> [TAREAS ESCRITAS]:
a) Según el texto de lectura, ¿cuánto tiempo después volvieron a estar los discípulos en la casa, esta vez con Tomás?
b) Transcriba del texto de lectura el tramo que va desde "Cuando Jesús se" hasta "ellos, los saludó.", sin alterar nada.

-------- TEXTO DE LECTURA

"No me avergüenzo del evangelio, porque es poder de Dios para salvación de todo aquel que cree". (Romanos 1:16)

julio 05, 2005

Ver para creer

No sé por qué siempre necesitamos ver. Nos cuesta tanto creer sin haber visto. ¿Cómo puede ser que nos dé tanto trabajo la fe?

Cuando Jesús se aparece a sus discípulos después de resucitado, uno de ellos no se encontraba ahí. Apenas llegó, los demás le dijeron: "¡Hemos visto al Señor!". Sin embargo, él sólo respondió: "-Mientras no vea yo la marca de los clavos en sus manos, y meta mi dedo en las marcas y mi mano en su costado, no lo creeré" (Juan 20:25).
Nosotros somos igual: debemos ver por nosotros mismos, tocar por nosotros mismos. "Deben ser mis ojos, mis dedos, mis manos; sino, no lo creeré". "No me importa lo que Él haya prometido antes, no me importa lo que Él haya hecho antes, no me importa lo que otros aseguren al respecto. Debo verlo por mí mismo". Suena tonto, ¿verdad? Sin embargo, así somos.

"Una semana más tarde estaban los discípulos de nuevo en la casa, y Tomás estaba con ellos. Aunque las puertas estaban cerradas, Jesús entró y, poniéndose en medio de ellos, los saludó.
-¡La paz sea con ustedes!
Luego le dijo a Tomás:
-Pon tu dedo aquí y mira mis manos. Acerca tu mano y métela en mi costado. Y no seas incrédulo, sino hombre de fe.
-¡Señor mío y Dios mío! -exclamó Tomás.
-Porque me has visto, has creído -le dijo Jesús-; dichosos los que no han visto y sin embargo creen".
(Juan 20:26-29)

Dios, en su grandeza, decidió mostrarle a Tomás lo que quería ver. Ahora bien, ni por un segundo se olvidó de decirle: "No tienes ningún mérito en haber creído, porque me viste, bienaventurado aquel que crea en Mí sin haberme visto".

----------------
-------- CONJUNTO DE DATOS

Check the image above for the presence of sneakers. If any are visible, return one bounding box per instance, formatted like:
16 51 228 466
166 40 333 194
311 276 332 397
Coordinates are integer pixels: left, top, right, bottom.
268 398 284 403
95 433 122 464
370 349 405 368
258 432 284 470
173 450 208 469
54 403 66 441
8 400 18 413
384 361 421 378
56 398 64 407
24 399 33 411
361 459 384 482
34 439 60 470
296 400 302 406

----------------

> [SOLUCIONES POR TAREA]:
a) Una semana más tarde.

b)
Cuando Jesús se aparece a sus discípulos después de resucitado, uno de ellos no se encontraba ahí. Apenas llegó, los demás le dijeron: "¡Hemos visto al Señor!". Sin embargo, él sólo respondió: "-Mientras no vea yo la marca de los clavos en sus manos, y meta mi dedo en las marcas y mi mano en su costado, no lo creeré" (Juan 20:25).
Nosotros somos igual: debemos ver por nosotros mismos, tocar por nosotros mismos. "Deben ser mis ojos, mis dedos, mis manos; sino, no lo creeré". "No me importa lo que Él haya prometido antes, no me importa lo que Él haya hecho antes, no me importa lo que otros aseguren al respecto. Debo verlo por mí mismo". Suena tonto, ¿verdad? Sin embargo, así somos.

"Una semana más tarde estaban los discípulos de nuevo en la casa, y Tomás estaba con ellos. Aunque las puertas estaban cerradas, Jesús entró y, poniéndose en medio de ellos, los saludó.